Wolves play 47 minutes, Spurs play 48
The more things change, the more they stay the same. The Wolves put forth another valiant effort and the Spurs eked out another narrow victory in the game’s final minute.
Once again there were plenty of positives to seek solace in, but ultimately this was just another aggravating exercise in character building. Michael Beasley was determined to correct his poor performance in their previous matchup, Kevin Love continued to run amok and Corey Brewer quietly went about playing some of the best defense Manu Ginobili will see this season. However, in taking then relinquishing another large lead, our pups have shown that they still have plenty of growing to do.
Unlike our last heart breaker, this lead was built not through San Antonio’s poor shooting, but our inspired play.

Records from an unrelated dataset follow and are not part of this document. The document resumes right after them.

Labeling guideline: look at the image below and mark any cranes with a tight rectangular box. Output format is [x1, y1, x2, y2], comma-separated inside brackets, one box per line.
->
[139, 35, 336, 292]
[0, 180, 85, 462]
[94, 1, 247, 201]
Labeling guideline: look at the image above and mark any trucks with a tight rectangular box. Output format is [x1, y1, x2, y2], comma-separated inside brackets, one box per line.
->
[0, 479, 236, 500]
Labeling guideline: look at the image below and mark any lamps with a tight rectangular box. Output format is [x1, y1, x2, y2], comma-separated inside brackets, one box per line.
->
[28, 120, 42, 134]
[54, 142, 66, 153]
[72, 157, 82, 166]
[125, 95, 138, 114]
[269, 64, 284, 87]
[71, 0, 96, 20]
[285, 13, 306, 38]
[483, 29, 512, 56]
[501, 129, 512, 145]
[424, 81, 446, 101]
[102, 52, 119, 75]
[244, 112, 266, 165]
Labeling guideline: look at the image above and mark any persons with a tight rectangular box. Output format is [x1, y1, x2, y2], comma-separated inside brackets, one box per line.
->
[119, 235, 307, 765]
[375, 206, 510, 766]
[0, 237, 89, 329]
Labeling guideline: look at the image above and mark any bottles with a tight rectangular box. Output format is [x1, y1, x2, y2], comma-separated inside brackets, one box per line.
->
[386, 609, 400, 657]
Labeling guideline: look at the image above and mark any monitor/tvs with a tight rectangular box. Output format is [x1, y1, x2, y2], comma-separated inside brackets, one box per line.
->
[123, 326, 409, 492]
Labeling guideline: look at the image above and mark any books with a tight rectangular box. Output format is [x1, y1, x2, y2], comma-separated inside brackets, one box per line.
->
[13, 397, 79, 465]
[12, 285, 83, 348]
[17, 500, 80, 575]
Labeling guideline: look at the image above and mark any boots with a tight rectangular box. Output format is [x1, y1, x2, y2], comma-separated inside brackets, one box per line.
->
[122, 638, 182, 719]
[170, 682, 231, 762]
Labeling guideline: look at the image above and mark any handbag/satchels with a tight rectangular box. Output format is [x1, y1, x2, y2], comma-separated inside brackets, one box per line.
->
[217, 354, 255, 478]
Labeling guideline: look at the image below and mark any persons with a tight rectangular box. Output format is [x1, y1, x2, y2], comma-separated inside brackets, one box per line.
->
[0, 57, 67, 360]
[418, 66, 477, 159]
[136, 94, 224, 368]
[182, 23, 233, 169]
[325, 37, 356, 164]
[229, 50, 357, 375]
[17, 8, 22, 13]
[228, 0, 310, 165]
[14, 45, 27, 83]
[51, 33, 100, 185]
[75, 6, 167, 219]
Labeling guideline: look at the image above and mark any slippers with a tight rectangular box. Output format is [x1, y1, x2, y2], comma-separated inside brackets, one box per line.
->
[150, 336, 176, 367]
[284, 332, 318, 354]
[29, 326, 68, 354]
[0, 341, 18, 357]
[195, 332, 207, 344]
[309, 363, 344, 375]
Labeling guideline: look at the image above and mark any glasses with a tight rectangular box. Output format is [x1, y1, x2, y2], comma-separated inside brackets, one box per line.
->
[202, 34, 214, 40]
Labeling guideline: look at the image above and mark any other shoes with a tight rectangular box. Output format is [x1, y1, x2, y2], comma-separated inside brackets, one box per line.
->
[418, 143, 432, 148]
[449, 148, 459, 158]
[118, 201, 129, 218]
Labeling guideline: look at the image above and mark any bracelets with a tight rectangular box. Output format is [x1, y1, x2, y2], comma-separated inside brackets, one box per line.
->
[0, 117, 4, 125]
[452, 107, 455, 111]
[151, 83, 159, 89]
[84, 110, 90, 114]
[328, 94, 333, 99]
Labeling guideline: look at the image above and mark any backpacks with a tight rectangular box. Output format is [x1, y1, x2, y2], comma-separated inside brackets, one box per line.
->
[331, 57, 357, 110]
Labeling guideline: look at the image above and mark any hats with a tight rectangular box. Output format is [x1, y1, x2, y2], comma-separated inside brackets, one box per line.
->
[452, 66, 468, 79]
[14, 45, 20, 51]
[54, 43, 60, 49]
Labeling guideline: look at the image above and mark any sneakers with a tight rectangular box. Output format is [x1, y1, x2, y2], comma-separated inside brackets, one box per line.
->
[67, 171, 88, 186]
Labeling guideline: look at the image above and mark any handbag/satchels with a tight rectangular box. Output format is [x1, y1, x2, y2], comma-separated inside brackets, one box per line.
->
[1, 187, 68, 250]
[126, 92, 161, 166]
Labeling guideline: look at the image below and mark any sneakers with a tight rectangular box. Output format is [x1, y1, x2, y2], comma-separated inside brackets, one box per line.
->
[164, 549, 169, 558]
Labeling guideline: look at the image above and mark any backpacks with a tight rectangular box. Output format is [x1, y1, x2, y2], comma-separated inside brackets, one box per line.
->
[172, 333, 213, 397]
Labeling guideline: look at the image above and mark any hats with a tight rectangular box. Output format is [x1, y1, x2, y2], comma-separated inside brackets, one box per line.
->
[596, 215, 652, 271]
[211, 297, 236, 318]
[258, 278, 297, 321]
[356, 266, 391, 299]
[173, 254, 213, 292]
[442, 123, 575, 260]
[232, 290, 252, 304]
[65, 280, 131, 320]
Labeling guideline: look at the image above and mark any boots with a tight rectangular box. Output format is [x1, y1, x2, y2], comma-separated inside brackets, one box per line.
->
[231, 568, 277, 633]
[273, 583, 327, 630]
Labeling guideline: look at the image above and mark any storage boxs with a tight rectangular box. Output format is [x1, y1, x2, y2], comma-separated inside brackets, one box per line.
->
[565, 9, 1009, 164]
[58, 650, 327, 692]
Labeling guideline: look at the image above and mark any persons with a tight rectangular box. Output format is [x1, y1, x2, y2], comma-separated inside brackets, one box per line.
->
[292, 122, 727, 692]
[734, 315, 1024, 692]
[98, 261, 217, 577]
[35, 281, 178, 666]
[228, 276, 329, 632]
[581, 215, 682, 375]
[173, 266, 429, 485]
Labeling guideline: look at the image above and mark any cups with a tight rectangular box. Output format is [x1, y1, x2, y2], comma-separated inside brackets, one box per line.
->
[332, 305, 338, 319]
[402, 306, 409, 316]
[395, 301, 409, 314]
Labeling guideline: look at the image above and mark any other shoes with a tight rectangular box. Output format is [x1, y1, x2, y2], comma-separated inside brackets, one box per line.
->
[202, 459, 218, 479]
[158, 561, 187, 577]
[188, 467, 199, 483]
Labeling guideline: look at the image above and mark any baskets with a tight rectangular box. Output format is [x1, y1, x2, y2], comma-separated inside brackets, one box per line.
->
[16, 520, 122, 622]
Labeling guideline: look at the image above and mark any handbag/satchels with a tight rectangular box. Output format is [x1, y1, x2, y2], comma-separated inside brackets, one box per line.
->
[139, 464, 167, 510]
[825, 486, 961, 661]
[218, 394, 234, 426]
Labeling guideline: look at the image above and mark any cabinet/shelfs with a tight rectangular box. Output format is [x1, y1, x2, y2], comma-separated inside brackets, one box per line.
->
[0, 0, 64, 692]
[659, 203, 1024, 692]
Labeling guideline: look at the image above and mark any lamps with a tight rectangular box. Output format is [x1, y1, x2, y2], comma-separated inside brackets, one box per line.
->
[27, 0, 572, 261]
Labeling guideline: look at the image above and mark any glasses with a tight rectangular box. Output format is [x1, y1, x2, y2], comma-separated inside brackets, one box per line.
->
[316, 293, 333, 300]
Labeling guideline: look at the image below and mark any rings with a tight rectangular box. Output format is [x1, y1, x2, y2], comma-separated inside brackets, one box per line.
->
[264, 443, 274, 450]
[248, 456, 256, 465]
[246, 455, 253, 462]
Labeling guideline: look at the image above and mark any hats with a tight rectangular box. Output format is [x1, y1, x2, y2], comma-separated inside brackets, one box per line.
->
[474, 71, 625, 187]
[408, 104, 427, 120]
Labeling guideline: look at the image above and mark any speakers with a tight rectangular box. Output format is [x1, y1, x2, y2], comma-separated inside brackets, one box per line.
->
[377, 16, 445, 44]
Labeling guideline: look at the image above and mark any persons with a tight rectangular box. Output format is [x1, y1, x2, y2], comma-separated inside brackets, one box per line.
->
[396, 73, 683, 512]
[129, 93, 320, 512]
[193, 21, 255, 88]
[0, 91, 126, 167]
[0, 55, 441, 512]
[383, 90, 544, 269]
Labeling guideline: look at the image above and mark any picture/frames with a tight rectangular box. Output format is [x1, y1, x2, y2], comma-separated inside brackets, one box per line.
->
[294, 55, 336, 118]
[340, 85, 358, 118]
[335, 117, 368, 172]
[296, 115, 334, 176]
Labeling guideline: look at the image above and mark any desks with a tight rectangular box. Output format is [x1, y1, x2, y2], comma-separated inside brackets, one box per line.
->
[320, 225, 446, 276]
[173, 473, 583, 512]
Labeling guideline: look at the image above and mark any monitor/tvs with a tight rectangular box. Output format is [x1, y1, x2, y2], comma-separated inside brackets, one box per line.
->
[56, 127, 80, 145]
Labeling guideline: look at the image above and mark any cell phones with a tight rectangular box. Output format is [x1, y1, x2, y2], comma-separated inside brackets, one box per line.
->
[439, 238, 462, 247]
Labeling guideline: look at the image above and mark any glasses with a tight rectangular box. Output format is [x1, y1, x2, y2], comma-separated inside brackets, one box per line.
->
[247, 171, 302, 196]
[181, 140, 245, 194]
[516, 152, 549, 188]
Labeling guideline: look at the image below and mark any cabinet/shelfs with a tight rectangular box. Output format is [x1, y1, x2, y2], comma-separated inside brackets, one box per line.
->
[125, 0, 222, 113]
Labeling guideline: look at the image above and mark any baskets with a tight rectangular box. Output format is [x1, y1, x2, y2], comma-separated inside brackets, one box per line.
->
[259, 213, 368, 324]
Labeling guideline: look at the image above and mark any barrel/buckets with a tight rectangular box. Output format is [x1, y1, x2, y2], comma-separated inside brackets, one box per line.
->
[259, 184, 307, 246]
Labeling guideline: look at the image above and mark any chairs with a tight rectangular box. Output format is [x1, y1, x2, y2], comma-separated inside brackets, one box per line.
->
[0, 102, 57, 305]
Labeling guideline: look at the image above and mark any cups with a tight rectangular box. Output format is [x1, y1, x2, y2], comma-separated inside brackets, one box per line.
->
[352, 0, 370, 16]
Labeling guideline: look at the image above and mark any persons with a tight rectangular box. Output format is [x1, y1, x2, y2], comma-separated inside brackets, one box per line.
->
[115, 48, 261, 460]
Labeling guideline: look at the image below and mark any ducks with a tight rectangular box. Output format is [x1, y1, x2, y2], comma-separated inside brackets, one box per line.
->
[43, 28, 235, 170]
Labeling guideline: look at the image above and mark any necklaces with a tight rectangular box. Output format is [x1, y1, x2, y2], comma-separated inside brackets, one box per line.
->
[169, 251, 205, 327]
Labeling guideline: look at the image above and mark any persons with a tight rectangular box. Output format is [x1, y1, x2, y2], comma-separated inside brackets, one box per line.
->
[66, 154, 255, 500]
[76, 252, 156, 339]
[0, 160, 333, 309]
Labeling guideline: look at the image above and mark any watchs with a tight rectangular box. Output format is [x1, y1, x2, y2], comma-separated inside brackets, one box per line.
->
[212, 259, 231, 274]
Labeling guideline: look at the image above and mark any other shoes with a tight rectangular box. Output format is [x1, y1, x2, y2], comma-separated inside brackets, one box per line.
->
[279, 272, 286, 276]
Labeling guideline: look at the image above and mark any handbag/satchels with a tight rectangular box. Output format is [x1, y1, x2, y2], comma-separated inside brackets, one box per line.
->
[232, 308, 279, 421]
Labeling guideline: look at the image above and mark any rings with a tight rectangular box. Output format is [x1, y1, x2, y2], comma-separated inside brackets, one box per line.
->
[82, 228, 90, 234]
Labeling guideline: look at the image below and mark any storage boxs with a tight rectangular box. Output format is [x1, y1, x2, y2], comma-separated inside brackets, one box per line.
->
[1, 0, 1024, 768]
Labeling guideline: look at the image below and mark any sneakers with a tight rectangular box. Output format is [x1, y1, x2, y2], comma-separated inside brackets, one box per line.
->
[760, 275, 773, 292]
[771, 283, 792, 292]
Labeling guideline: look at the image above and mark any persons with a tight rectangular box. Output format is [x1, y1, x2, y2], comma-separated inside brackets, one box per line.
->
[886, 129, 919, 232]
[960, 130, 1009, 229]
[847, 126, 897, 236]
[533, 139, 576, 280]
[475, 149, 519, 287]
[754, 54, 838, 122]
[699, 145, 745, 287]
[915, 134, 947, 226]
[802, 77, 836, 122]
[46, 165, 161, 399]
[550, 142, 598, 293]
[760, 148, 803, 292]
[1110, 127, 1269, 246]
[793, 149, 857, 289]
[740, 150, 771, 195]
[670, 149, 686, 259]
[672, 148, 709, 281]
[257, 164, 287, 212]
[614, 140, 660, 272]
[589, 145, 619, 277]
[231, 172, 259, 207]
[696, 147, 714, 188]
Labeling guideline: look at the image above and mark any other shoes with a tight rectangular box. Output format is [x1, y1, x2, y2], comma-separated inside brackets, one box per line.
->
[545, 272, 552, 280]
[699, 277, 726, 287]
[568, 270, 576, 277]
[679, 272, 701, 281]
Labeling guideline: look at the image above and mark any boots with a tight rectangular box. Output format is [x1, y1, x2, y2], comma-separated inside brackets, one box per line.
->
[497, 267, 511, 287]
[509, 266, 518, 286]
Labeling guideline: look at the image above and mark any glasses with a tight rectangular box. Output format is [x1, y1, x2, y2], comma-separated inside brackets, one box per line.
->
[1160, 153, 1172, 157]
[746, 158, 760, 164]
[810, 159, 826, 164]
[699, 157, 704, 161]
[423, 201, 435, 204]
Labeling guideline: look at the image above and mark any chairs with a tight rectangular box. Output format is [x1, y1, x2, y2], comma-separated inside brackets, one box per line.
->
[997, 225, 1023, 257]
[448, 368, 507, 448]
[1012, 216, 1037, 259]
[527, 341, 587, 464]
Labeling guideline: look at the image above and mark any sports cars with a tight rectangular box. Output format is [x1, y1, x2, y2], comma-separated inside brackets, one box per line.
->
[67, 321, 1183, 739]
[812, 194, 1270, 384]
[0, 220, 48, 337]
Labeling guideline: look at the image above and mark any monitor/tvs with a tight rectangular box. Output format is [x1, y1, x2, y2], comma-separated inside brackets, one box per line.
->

Beasley simply overwhelmed Richard Jefferson early, displaying a healthy balance of drives and midrange shooting that kept the offense humming. This was bolstered by some impressive board work from Love & Co. as the Wolves put more bodies on the glass than a Sir-Mix-A-Lot video. We inhaled the game’s first ten misses and ended the night with 59 rebounds, 25 of them coming on the offensive end. We were not intimidated, we executed, we played to our strengths and we were primed for revenge.
Until Beasley went down.
In the midst of a 32-18 3rd quarter run, the Wolves lost Beas to a rolled ankle and as he limped off to the locker room, so did our cohesion. There was no one to put the ball in the basket and San Antonio stepped up the defensive intensity, forcing several miscues that dwindled the lead down to nothing. By the time Beasley hobbled back onto the floor early in the 4th, panic had already set in and the Spurs rally was completed with two game tying free throws from George Hill with two minutes remaining. We were timid, disjointed and no match for such an experienced unit.
Now if it’s any consolation, a close game was sealed not through our ineptitude, but an excellent play from San An broken down here by the incomparable Sebastian Pruiti.
In a two possession game, we responded with a series of wild heaves all but destined to miss their mark and the night ended with another tally in the L column. Had we secured that all important defensive stop, who knows how things would have turned out with another shot at a tie. Then again, it’s not hard to guess.
Despite their inefficiency, Minnesota’s pace and rebounding will allow them to score frequently enough to stay in many games. But unless it’s coupled with a considerable defensive effort, these games will still be close in their latter stages and that is when an inability to execute in the half court has been consistently exposed. Granted, a major problem has been a paucity of Wolves capable of creating their own shot, but they still must find a way to duplicate the effort they put forth late against a lowly Clippers team, with whom we are now tied for the league’s worst record.
We are now entering a particularly brutal portion of the schedule and in seasons past this was when all hope was lost as our attention shifted to the draft lottery. There are enough holdovers from those days to fill their new mates in on of that sense of despair. Collectively, they must look inside themselves and find enough inspiration to brave through this winter with different results. Otherwise, true or not, they need to prepare themselves for another flurry of dismissive jokes and cruel taunts reminding them that they may never recover from the loss of their guiding star.
Speaking of, the Cavs are in town tonight. Let’s see how that turns out.